Case Presentation: Here is a case report that describes an immunized immunocompetent 17-year-old male who presented with acute onset sharp migratory poly-articular pain and swelling as a solitary complaint that began in the left hip and right wrist associated with night sweats and difficult ambulation. Fever and other systemic symptoms were absent. Upon initial work-up, he had significantly elevated inflammatory markers with CRP of 19 and ESR of 120 but a normal WBC of 9.4 with 68% neutrophils. Infectious and rheumatologic work-up was done. Blood culture at 20 hours showed growth of beta lactamase negative Haemophilus influenzae (Hi). Additional tests were remarkable for borderline low complement C4 level, positive anti-histone antibody with negative ANA titre but negative HIV serology, and normal immunoglobulin panel and other complement levels. Imaging included MRI of sacrum which showed unilateral left-sided sacroiliitis with bone marrow edema of left iliac bone and MRI right hand with diffuse subcutaneous tissue edema. The patient was diagnosed with bacteremia and poly-articular (left sacroiliac, right hand, bilateral shoulder, and right ankle) septic arthritis. Aspirate obtained from the left sacroiliac joint after antibiotic initiation only grew Staphylococcus epidermis that was considered a contaminant. The patient underwent aggressive treatment with parenteral antibiotics and completed two months of extensive regimen (including oral) to achieve complete remission.

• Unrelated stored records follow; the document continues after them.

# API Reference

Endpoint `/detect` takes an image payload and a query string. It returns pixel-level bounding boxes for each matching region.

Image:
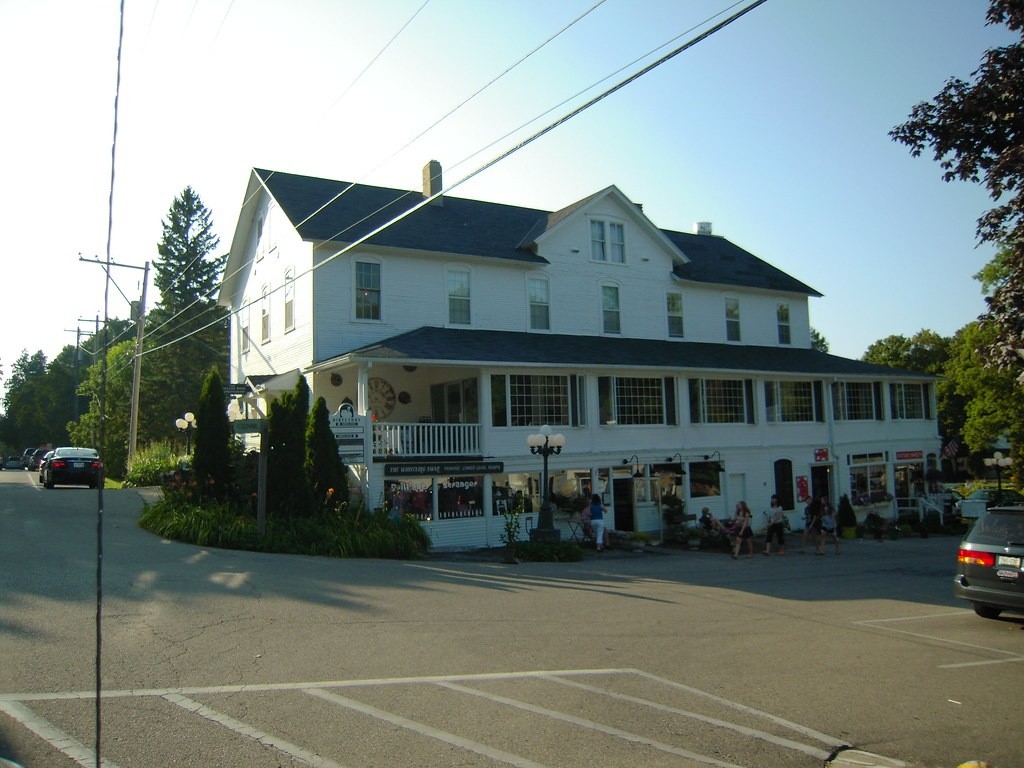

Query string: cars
[5,456,22,469]
[41,447,106,489]
[966,488,1024,508]
[40,450,53,483]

Discussion: Isolation of Hi as a causative pathogen for invasive septic arthritis and bacteremia in an immunocompetent individual has been unusual in the post-vaccination era. The incidence of invasive disease by H influenzae type b (Hib) has declined substantially since the advent of vaccines per data from Centers for Disease Control and Prevention (CDC). However, an increase in incidence of ~ 16% has been noticed in invasive disease by non-Hib strains particularly nontypeable Hi (NTHi) and non-b encapsulated serotype a in the United States from 2009 to 2015. While NTHi may cause invasive disease in all age groups, they are supposed to be less virulent and manifest predominantly in infants and elderly population. Additionally, H influenzae affecting multiple joints is an uncommon occurrence. Due to this rarity in clinical presentation, we felt this case report will provide additional insight on Hi virulent strains, its unique presentation and management strategies particularly in musculoskeletal infections.

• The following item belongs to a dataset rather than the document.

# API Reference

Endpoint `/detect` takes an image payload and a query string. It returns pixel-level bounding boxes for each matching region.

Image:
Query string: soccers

Conclusions: Vaccine preventable causes of infections may often get overlooked, particularly in the immunized population. This case report is one of the very few cases available in literature that describes H influenzae invasive infection in a healthy immunized child with no predisposing risk factors and with his unusual presentation and gives an account of management strategies used. Due to paucity of such cases and under-studied pathogenicity of non-capsulated strain, management strategies remain limited.